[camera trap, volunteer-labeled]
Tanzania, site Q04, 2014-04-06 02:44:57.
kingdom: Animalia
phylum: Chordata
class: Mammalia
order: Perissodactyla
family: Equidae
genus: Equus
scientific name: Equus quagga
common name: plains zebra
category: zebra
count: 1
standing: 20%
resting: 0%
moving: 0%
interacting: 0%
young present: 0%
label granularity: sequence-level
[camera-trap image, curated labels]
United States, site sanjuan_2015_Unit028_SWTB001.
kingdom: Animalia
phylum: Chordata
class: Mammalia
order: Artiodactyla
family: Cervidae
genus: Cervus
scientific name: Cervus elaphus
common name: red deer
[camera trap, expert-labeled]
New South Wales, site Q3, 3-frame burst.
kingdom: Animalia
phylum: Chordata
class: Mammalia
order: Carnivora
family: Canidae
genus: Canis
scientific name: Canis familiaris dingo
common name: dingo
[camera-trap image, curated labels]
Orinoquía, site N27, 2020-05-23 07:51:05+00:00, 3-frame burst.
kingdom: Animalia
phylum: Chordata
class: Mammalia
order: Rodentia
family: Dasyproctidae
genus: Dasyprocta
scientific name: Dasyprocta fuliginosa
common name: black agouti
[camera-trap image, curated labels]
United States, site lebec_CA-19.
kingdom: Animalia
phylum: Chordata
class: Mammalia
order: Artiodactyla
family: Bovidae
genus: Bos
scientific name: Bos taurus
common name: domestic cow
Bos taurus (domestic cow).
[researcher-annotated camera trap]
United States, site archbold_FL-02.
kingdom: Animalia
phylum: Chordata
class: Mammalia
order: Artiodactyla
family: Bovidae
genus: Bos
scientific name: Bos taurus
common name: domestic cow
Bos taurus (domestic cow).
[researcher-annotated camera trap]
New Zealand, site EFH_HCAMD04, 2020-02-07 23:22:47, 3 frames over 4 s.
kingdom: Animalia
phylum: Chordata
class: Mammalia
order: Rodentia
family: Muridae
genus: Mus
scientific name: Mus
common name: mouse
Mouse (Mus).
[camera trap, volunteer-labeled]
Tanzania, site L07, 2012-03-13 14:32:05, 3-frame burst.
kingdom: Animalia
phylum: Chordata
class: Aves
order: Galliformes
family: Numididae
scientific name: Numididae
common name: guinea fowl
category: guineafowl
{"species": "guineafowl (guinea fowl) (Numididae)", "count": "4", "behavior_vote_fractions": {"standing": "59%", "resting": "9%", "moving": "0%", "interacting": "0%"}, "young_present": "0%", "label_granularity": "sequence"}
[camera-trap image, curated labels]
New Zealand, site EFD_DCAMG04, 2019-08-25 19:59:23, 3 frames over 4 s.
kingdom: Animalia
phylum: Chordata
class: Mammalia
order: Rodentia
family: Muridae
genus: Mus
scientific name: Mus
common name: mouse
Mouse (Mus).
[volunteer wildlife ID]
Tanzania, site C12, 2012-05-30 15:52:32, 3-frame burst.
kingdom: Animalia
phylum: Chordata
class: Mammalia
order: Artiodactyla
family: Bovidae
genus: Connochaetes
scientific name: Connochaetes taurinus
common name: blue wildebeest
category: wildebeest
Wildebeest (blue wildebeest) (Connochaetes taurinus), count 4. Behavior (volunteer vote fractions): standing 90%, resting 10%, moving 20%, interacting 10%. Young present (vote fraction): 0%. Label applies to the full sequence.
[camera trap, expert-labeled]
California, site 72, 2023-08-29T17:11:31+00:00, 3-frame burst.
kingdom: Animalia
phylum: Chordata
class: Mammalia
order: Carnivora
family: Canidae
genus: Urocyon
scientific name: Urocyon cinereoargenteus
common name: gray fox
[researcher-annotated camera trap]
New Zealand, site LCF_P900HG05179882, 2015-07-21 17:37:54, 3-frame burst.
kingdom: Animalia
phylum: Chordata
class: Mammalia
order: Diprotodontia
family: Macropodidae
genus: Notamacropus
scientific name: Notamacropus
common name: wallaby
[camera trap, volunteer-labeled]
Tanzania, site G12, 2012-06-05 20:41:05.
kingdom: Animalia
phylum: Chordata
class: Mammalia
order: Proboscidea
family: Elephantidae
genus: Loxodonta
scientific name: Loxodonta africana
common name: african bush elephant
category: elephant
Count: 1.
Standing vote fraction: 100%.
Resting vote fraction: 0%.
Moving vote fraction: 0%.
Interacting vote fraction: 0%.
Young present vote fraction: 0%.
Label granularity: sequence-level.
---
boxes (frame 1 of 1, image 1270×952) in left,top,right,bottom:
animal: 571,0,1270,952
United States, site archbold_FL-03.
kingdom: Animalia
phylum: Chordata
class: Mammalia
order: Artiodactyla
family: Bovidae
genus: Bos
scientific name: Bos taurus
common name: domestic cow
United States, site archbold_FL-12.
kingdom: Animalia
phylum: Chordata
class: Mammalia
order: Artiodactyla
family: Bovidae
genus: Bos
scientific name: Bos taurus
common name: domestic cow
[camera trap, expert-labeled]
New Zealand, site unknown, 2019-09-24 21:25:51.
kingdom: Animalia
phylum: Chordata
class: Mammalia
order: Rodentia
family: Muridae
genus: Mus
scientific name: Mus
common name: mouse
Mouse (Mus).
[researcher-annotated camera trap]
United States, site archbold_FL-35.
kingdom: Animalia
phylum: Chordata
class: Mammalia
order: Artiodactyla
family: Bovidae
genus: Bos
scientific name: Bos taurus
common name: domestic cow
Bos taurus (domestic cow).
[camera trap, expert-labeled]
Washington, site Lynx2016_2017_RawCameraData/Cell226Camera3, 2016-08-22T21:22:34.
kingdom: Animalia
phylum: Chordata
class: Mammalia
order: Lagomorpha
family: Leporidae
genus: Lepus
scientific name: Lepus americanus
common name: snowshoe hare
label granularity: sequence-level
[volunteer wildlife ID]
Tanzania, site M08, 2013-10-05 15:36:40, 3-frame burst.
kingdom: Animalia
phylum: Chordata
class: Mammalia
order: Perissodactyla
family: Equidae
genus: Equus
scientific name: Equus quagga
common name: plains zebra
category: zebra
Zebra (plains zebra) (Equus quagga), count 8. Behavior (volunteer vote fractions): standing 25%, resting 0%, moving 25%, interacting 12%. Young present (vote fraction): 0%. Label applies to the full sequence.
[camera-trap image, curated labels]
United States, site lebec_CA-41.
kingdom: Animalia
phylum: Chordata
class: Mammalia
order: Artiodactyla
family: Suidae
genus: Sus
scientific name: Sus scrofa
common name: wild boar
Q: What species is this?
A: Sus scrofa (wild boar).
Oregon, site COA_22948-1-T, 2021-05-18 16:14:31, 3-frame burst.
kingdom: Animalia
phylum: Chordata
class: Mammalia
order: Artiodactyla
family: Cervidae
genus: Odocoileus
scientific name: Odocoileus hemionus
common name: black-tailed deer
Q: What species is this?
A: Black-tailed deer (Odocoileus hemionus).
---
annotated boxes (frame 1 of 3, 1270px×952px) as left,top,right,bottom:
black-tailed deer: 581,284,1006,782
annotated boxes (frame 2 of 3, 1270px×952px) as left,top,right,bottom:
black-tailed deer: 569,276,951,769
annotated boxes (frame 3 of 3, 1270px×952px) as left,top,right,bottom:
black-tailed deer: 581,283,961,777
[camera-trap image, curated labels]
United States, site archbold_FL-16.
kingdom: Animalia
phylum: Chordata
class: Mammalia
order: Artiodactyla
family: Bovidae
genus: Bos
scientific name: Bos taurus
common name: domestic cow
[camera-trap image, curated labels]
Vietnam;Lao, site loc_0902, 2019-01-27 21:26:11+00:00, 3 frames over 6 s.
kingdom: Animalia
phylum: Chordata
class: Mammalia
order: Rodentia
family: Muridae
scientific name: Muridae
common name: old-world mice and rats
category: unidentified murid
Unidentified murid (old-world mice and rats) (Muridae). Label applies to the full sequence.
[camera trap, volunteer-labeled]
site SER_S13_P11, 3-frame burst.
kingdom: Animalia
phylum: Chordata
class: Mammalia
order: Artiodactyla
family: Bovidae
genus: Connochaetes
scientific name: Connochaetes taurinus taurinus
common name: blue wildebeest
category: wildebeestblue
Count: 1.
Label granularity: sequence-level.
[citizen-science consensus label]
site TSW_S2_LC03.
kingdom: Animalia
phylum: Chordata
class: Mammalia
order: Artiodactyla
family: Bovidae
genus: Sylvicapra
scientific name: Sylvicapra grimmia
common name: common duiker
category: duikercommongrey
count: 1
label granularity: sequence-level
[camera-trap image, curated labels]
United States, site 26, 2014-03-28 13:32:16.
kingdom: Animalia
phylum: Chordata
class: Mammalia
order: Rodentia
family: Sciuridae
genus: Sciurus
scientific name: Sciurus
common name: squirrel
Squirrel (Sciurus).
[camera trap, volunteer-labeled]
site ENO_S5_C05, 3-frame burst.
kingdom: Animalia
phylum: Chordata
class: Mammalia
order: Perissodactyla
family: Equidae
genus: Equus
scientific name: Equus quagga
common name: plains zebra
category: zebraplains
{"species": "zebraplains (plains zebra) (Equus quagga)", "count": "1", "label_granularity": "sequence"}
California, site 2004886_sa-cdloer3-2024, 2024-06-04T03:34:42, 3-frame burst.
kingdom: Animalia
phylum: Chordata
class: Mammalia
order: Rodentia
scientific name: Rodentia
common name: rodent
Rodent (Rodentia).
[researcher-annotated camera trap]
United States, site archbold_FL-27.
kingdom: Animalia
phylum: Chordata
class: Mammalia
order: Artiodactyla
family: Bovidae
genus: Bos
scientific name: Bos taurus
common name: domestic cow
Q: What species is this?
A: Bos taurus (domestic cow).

__________________________________________________

> **Work instruction**: What you return must be an exact retyping of the lines above starting at the line with "scientific name: Numididae" and ending at the line with "United States, site archbold_FL-12.", and nothing besides.

> **Answer area**:
scientific name: Numididae
common name: guinea fowl
category: guineafowl
{"species": "guineafowl (guinea fowl) (Numididae)", "count": "4", "behavior_vote_fractions": {"standing": "59%", "resting": "9%", "moving": "0%", "interacting": "0%"}, "young_present": "0%", "label_granularity": "sequence"}
[camera-trap image, curated labels]
New Zealand, site EFD_DCAMG04, 2019-08-25 19:59:23, 3 frames over 4 s.
kingdom: Animalia
phylum: Chordata
class: Mammalia
order: Rodentia
family: Muridae
genus: Mus
scientific name: Mus
common name: mouse
Mouse (Mus).
[volunteer wildlife ID]
Tanzania, site C12, 2012-05-30 15:52:32, 3-frame burst.
kingdom: Animalia
phylum: Chordata
class: Mammalia
order: Artiodactyla
family: Bovidae
genus: Connochaetes
scientific name: Connochaetes taurinus
common name: blue wildebeest
category: wildebeest
Wildebeest (blue wildebeest) (Connochaetes taurinus), count 4. Behavior (volunteer vote fractions): standing 90%, resting 10%, moving 20%, interacting 10%. Young present (vote fraction): 0%. Label applies to the full sequence.
[camera trap, expert-labeled]
California, site 72, 2023-08-29T17:11:31+00:00, 3-frame burst.
kingdom: Animalia
phylum: Chordata
class: Mammalia
order: Carnivora
family: Canidae
genus: Urocyon
scientific name: Urocyon cinereoargenteus
common name: gray fox
[researcher-annotated camera trap]
New Zealand, site LCF_P900HG05179882, 2015-07-21 17:37:54, 3-frame burst.
kingdom: Animalia
phylum: Chordata
class: Mammalia
order: Diprotodontia
family: Macropodidae
genus: Notamacropus
scientific name: Notamacropus
common name: wallaby
[camera trap, volunteer-labeled]
Tanzania, site G12, 2012-06-05 20:41:05.
kingdom: Animalia
phylum: Chordata
class: Mammalia
order: Proboscidea
family: Elephantidae
genus: Loxodonta
scientific name: Loxodonta africana
common name: african bush elephant
category: elephant
Count: 1.
Standing vote fraction: 100%.
Resting vote fraction: 0%.
Moving vote fraction: 0%.
Interacting vote fraction: 0%.
Young present vote fraction: 0%.
Label granularity: sequence-level.
---
boxes (frame 1 of 1, image 1270×952) in left,top,right,bottom:
animal: 571,0,1270,952
United States, site archbold_FL-03.
kingdom: Animalia
phylum: Chordata
class: Mammalia
order: Artiodactyla
family: Bovidae
genus: Bos
scientific name: Bos taurus
common name: domestic cow
United States, site archbold_FL-12.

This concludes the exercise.